Como surgiu a situação atual?

Após a Segunda Guerra Mundial, uma nova ordem monetária global foi criada com o chamado sistema de Bretton Woods. O foco estava no dólar americano, que estava firmemente atrelado ao preço do ouro: uma onça troy de ouro equivalia a 35 dólares. Os outros países, por sua vez, atrelaram suas moedas ao dólar. Essa estrutura tinha como objetivo evitar flutuações cambiais e criar uma estrutura estável para o comércio global.

O sistema funcionou bem no início. O dólar era considerado tão confiável quanto o ouro. Os países com superávits comerciais – ou seja, aqueles que exportavam mais do que importavam – puderam trocar suas reservas excedentes em dólares por ouro. As reservas de ouro da Alemanha, grande parte das quais ainda estão armazenadas nos EUA, datam dessa época.

Para os EUA, o sistema de Bretton Woods era uma enorme vantagem, um "privilégio exorbitante". O país foi capaz de criar dinheiro em grande escala – e o fez: para financiar seu estado de bem-estar social e para atividades militares em todo o mundo. Como resultado, a discrepância entre a quantidade de dólares em circulação e as reservas reais de ouro cresceu. Inicialmente, ainda havia uma "escassez de dólares", mas no final dos anos 1960 havia o chamado "excesso de dólares" – e inflação.

O sistema de Bretton Woods tornou-se cada vez mais instável. Os ajustes da taxa de câmbio – originalmente planejados como uma exceção – tornaram-se um problema contínuo. Os especuladores aproveitaram a valorização previsível de moedas como o marco alemão ou o iene japonês para obter lucros fáceis. Eles contraíram empréstimos em dólar, trocaram por moedas estáveis e se beneficiaram de ajustes cambiais – quase sem risco.

Ao mesmo tempo, os bancos centrais dos países envolvidos no sistema de Bretton Woods foram confrontados com um dilema: se, por exemplo, o Deutsche Bundesbank quisesse manter o marco estável, não conseguiu, porque teve de comprar grandes quantidades de dólares americanos para manter a taxa de câmbio. Isso expandiu sua própria oferta monetária e alimentou a inflação em casa. A tentativa de contrariar isso aumentando as taxas de juros só teria exacerbado o problema: ainda mais capital especulativo teria fluído para o país.

Em 1971, o "Acordo Smithsonian" tentou salvar o sistema desvalorizando o dólar. Mas a confiança se foi. Em 1973, os países desistiram de suas taxas de câmbio fixas – o fim de Bretton Woods foi oficial.

No entanto, o dólar americano continuou sendo a principal moeda mundial. Especialmente nas décadas de 1980 e 1990, a moeda americana experimentou novos patamares - apoiada pelo domínio militar e econômico dos Estados Unidos. Mas, a longo prazo, surge um quadro diferente: a base do domínio do dólar começou a se desgastar.

Na década de 1990, a política monetária dos Estados Unidos estava cada vez mais ligada a ambições geopolíticas. Os políticos neoconservadores viam como tarefa dos EUA liderar o mundo no século XXI. Mas as condições mudaram. Ao contrário das duas guerras mundiais, desta vez o resto do mundo não estava destruído, mas estava em ascensão. A base industrial dos EUA estava enfraquecida e o país estava cada vez mais orientado para o consumo e o endividamento.

> Material fornecido:

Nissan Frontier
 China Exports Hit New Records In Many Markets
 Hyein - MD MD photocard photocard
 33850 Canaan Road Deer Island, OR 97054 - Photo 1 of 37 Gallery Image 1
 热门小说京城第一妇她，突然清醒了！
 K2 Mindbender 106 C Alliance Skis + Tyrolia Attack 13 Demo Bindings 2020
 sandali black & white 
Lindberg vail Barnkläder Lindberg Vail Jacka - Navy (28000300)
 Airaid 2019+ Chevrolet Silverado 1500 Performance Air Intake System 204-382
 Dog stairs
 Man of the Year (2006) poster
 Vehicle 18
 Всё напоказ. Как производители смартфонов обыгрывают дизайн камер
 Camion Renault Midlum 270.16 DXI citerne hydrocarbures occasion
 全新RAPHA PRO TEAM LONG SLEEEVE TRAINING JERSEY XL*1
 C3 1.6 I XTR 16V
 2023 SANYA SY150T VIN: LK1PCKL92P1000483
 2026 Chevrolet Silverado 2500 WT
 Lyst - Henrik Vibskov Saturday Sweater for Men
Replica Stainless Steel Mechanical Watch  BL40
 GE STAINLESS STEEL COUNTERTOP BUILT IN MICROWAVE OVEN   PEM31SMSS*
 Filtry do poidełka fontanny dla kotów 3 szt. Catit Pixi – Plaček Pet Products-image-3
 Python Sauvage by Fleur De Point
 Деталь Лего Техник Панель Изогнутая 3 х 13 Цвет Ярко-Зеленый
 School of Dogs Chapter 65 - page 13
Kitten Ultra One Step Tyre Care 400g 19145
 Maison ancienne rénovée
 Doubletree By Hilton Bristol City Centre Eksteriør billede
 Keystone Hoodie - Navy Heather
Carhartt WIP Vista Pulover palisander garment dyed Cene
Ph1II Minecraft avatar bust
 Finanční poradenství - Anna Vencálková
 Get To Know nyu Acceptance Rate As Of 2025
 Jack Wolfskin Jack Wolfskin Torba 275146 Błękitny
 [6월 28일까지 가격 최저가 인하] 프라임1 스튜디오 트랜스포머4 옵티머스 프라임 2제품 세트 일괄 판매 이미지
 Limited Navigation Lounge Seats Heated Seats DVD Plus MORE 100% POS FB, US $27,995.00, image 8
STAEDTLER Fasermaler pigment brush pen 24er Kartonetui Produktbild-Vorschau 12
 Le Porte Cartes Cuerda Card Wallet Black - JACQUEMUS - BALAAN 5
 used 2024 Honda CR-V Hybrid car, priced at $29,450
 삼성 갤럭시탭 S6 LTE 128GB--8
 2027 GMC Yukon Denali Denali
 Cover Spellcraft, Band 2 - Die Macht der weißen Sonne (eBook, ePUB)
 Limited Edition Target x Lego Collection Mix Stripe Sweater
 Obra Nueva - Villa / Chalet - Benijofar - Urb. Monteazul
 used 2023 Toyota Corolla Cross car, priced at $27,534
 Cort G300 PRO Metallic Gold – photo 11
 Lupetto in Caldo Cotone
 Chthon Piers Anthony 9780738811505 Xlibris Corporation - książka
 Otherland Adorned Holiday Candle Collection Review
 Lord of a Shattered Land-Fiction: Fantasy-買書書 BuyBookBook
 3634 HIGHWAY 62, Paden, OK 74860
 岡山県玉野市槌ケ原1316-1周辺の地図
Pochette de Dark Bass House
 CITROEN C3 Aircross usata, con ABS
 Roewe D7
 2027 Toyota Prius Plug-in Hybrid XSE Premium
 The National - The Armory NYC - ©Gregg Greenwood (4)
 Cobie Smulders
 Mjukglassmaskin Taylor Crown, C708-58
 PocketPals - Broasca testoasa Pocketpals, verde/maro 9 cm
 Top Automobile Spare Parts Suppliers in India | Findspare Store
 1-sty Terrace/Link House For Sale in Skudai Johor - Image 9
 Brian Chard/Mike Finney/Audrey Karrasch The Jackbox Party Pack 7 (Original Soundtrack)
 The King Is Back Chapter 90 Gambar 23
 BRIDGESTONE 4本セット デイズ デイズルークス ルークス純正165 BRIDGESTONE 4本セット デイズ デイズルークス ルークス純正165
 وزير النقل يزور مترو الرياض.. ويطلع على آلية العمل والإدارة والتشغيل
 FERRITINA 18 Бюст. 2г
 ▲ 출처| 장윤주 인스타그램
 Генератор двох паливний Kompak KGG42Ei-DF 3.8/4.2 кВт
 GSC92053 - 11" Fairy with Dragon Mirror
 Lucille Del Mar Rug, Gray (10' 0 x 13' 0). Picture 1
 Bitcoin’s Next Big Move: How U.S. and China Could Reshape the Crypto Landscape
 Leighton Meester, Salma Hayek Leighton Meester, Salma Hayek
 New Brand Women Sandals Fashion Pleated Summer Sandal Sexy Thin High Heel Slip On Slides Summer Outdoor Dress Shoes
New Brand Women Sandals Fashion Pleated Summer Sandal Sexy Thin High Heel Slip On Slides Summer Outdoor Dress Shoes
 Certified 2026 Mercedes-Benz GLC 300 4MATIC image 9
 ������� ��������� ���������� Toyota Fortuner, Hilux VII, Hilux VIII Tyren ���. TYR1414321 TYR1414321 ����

> Tarefa 1:
Responda com base no texto sobre o sistema de Bretton Woods:
(a) A quantos dólares equivalia uma onça troy de ouro nesse sistema?
(b) Que tentativa de salvar o sistema foi feita em 1971?
(c) Em que ano os países desistiram de suas taxas de câmbio fixas?
> Tarefa 2: Como o texto sobre o sistema de Bretton Woods poderia seguir depois da última frase? Escreva a continuação.

> Resposta 1:
(a) A 35 dólares.
(b) O "Acordo Smithsonian", que desvalorizou o dólar.
(c) Em 1973.

> Resposta 2:
No entanto, os EUA continuaram a se beneficiar do "privilégio do dólar": podiam comprar em todo o mundo sem ter que entregar exportações equivalentes. Nenhum outro país pode se dar ao luxo disso. Mas essa vantagem é enganosa. Embora permita a prosperidade de curto prazo, no longo prazo leva à desindustrialização, gastos excessivos do governo e crescente dependência de países estrangeiros.

O sistema monetário internacional atualmente não é estável nem sustentável. Baseia-se num desequilíbrio cada vez mais difícil de manter. A crescente lacuna entre o desempenho econômico real dos EUA e seu papel geopolítico torna a reforma inevitável.

A política monetária não é politicamente neutra – é política de poder. É uma parte essencial da estratégia geopolítica. Mas os sistemas baseados no poder em vez da solidez econômica não são sustentáveis no longo prazo. Um sistema monetário global sustentável deve mais uma vez depender de regras claras, bases sólidas e participação justa.

Ainda não está claro qual papel moedas como dólar, euro, iene ou yuan desempenharão nisso. Seria melhor afastar-se completamente desse dinheiro sem âncora, que está subordinado às autoridades políticas e pode ser produzido de forma mais ou menos arbitrária – e, portanto, favorece inerentemente a inflação de preços.

Apesar das profundas mudanças estruturais provocadas pelo fim da União Soviética e pela ascensão econômica da China, os Estados Unidos continuaram a esticar demais seu privilégio de ser o emissor da principal moeda de reserva internacional. Os EUA são hoje o maior país devedor do mundo, o que levanta dúvidas sobre sua estabilidade financeira. Além disso, sanções políticas contra outros países – como a exclusão da Rússia do sistema internacional de pagamentos SWIFT – abalaram a confiança na neutralidade e confiabilidade do dólar americano como moeda mundial.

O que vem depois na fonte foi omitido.